= Records supplied =
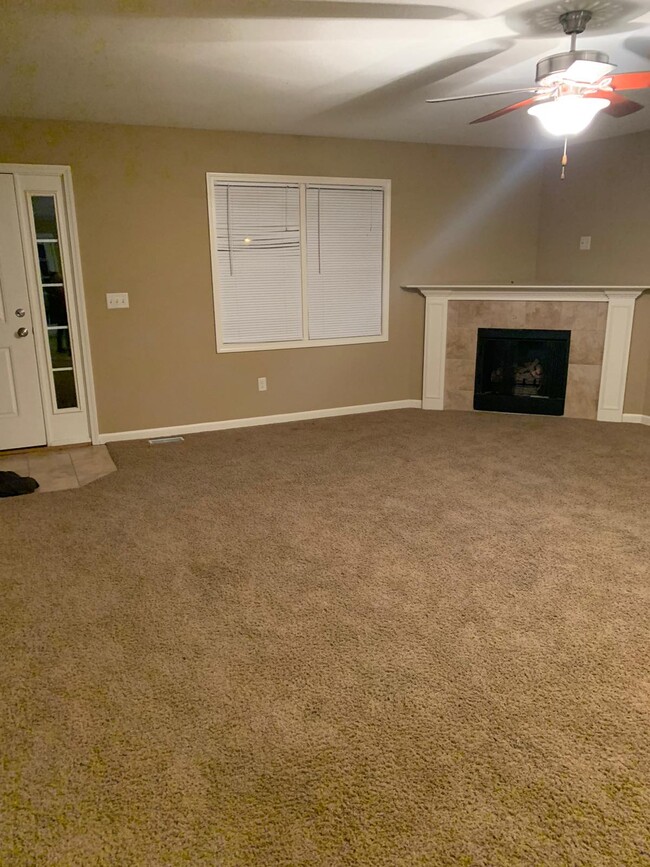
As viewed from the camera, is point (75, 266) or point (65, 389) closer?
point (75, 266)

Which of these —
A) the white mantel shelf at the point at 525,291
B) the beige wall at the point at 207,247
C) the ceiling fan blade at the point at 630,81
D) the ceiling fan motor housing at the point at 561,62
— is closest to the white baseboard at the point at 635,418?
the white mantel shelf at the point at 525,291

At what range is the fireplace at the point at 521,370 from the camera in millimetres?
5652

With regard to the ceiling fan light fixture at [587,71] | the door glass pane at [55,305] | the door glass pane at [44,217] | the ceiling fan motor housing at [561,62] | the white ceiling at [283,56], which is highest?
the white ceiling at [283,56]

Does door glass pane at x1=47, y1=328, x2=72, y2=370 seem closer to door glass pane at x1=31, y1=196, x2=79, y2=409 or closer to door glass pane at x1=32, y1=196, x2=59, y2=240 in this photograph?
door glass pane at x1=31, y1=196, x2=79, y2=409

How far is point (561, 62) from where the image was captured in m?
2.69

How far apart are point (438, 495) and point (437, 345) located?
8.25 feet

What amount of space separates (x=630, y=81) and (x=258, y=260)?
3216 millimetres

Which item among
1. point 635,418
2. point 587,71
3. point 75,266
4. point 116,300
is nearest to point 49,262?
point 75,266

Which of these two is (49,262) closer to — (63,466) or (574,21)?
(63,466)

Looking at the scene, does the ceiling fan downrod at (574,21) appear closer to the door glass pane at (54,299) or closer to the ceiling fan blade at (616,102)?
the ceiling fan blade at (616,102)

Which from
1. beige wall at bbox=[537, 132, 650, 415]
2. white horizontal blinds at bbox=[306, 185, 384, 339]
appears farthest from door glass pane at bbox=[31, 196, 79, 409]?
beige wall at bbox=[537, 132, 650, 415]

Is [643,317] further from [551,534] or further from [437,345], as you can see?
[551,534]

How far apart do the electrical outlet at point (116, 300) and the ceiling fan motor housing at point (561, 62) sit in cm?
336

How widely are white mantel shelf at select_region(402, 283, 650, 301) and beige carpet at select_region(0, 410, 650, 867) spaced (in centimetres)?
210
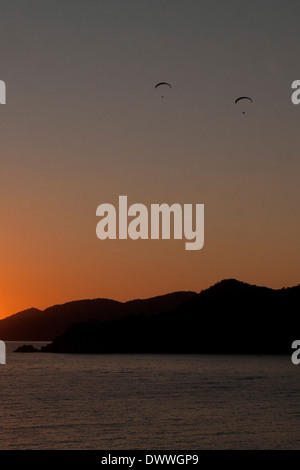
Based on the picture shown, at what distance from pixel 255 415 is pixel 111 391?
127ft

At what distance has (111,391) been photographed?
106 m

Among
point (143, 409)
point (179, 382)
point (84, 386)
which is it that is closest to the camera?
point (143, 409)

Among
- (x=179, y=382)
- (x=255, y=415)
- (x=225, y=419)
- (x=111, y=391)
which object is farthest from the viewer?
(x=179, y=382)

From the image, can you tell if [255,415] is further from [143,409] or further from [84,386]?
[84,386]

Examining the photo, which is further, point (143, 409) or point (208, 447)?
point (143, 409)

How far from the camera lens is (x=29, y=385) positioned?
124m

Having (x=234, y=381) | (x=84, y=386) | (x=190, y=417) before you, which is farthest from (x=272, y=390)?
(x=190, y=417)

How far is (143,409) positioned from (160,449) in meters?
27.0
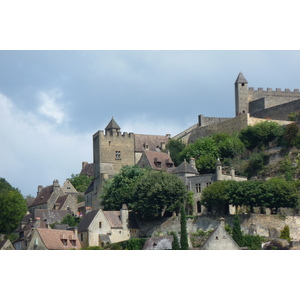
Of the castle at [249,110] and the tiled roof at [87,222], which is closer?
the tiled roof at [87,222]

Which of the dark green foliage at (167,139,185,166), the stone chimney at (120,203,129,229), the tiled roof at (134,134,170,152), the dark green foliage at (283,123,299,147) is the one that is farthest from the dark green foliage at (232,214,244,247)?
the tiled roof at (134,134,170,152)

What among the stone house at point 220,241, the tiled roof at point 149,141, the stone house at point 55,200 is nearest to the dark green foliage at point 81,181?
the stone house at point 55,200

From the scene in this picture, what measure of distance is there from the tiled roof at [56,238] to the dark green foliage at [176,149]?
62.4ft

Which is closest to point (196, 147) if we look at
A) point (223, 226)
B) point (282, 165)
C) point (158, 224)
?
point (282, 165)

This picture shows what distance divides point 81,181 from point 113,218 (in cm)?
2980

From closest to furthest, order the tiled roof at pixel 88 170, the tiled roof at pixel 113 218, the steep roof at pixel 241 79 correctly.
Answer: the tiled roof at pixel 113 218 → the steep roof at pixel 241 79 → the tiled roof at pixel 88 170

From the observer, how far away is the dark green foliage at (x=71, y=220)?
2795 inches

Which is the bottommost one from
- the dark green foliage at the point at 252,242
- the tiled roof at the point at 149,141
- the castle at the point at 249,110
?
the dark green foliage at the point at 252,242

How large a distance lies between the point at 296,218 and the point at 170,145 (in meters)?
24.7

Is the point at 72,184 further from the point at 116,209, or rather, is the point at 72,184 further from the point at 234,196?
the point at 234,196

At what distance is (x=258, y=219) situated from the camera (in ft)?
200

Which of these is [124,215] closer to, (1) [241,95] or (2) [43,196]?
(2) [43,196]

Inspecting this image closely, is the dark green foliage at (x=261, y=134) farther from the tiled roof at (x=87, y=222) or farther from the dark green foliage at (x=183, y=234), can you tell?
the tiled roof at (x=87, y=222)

= What you need to do =
Every entry above needs to be retyped exactly; drop the pictures.

= Final result =
As viewed from the camera, is point (75, 266) or point (65, 389) closer?
point (75, 266)

Which of these —
A) the white mantel shelf at the point at 525,291
B) the beige wall at the point at 207,247
C) the ceiling fan blade at the point at 630,81
D) the ceiling fan motor housing at the point at 561,62
— is closest to the white baseboard at the point at 635,418?
the white mantel shelf at the point at 525,291

At what range is the fireplace at the point at 521,370 from the camera in millimetres?
5652

With regard to the ceiling fan light fixture at [587,71] | the door glass pane at [55,305] | the door glass pane at [44,217] | the ceiling fan motor housing at [561,62] | the white ceiling at [283,56], which is highest?
the white ceiling at [283,56]

Does door glass pane at x1=47, y1=328, x2=72, y2=370 seem closer to door glass pane at x1=31, y1=196, x2=79, y2=409 or closer to door glass pane at x1=32, y1=196, x2=59, y2=240 in this photograph?
door glass pane at x1=31, y1=196, x2=79, y2=409

How far is point (561, 62) from where the image was captured in m?
2.69

How far apart are point (438, 495) and point (437, 345) located?
8.25 feet

What amount of space separates (x=630, y=81) and (x=258, y=260)?
3216 millimetres

Which item among
1. point 635,418
2. point 587,71
3. point 75,266
4. point 116,300
is nearest to point 49,262?
point 75,266

Which of these two is (49,262) closer to — (63,466) or (574,21)?
(63,466)

Looking at the scene, does the ceiling fan downrod at (574,21) appear closer to the door glass pane at (54,299) or closer to the ceiling fan blade at (616,102)?
the ceiling fan blade at (616,102)

Which from
1. beige wall at bbox=[537, 132, 650, 415]
2. white horizontal blinds at bbox=[306, 185, 384, 339]
appears farthest from door glass pane at bbox=[31, 196, 79, 409]?
beige wall at bbox=[537, 132, 650, 415]

Is [643,317] further from [551,534] or further from [437,345], as you can see?
[551,534]

How far apart do the electrical outlet at point (116, 300) and the ceiling fan motor housing at point (561, 62) sit in cm?
336

How widely are white mantel shelf at select_region(402, 283, 650, 301) and beige carpet at select_region(0, 410, 650, 867) spaced (in centimetres)?
210
Based on the picture shown, at what distance from pixel 255 415 is pixel 111 391?
127ft

At what distance has (111,391) been photographed?
106 m

Among
point (143, 409)
point (179, 382)
point (84, 386)
which is it that is closest to the camera?
point (143, 409)

Among
- (x=179, y=382)
- (x=255, y=415)
- (x=225, y=419)
- (x=111, y=391)
which object is farthest from the viewer?
(x=179, y=382)

From the image, can you tell if [255,415] is further from [143,409] or further from [84,386]?
[84,386]

Examining the photo, which is further, point (143, 409) or point (208, 447)?
point (143, 409)

How far from the camera lens is (x=29, y=385) positioned?
124m

Having (x=234, y=381) | (x=84, y=386) | (x=190, y=417) before you, which is farthest from (x=272, y=390)?
(x=190, y=417)

How far is (143,409) positioned from (160,449) in meters?
27.0
Of the castle at [249,110] and the tiled roof at [87,222], which is closer?
the tiled roof at [87,222]

Which of the dark green foliage at (167,139,185,166), the stone chimney at (120,203,129,229), the tiled roof at (134,134,170,152), the dark green foliage at (283,123,299,147) is the one that is farthest from the dark green foliage at (232,214,244,247)?
the tiled roof at (134,134,170,152)

What among the stone house at point 220,241, the tiled roof at point 149,141, the stone house at point 55,200 is nearest to the dark green foliage at point 81,181?
the stone house at point 55,200

From the scene in this picture, what measure of distance is there from the tiled roof at [56,238] to the dark green foliage at [176,149]?
62.4ft

Which is closest to point (196, 147) if we look at
A) point (223, 226)
B) point (282, 165)
C) point (158, 224)
?
point (282, 165)

This picture shows what distance divides point 81,181 from point 113,218 (in cm)?
2980

From closest to furthest, order the tiled roof at pixel 88 170, the tiled roof at pixel 113 218, the steep roof at pixel 241 79 correctly.
Answer: the tiled roof at pixel 113 218 → the steep roof at pixel 241 79 → the tiled roof at pixel 88 170

From the observer, how far away is the dark green foliage at (x=71, y=220)?
2795 inches

Which is the bottommost one from
- the dark green foliage at the point at 252,242
- the tiled roof at the point at 149,141
- the castle at the point at 249,110
?
the dark green foliage at the point at 252,242

How large a distance lies between the point at 296,218 and the point at 170,145 (in meters)?
24.7

Is the point at 72,184 further from the point at 116,209, or rather, is the point at 72,184 further from the point at 234,196?
the point at 234,196

At what distance is (x=258, y=219) situated from the camera (in ft)?
200

Which of these is [124,215] closer to, (1) [241,95] or (2) [43,196]?
(2) [43,196]

Inspecting this image closely, is the dark green foliage at (x=261, y=134) farther from the tiled roof at (x=87, y=222) or farther from the dark green foliage at (x=183, y=234), can you tell?
the tiled roof at (x=87, y=222)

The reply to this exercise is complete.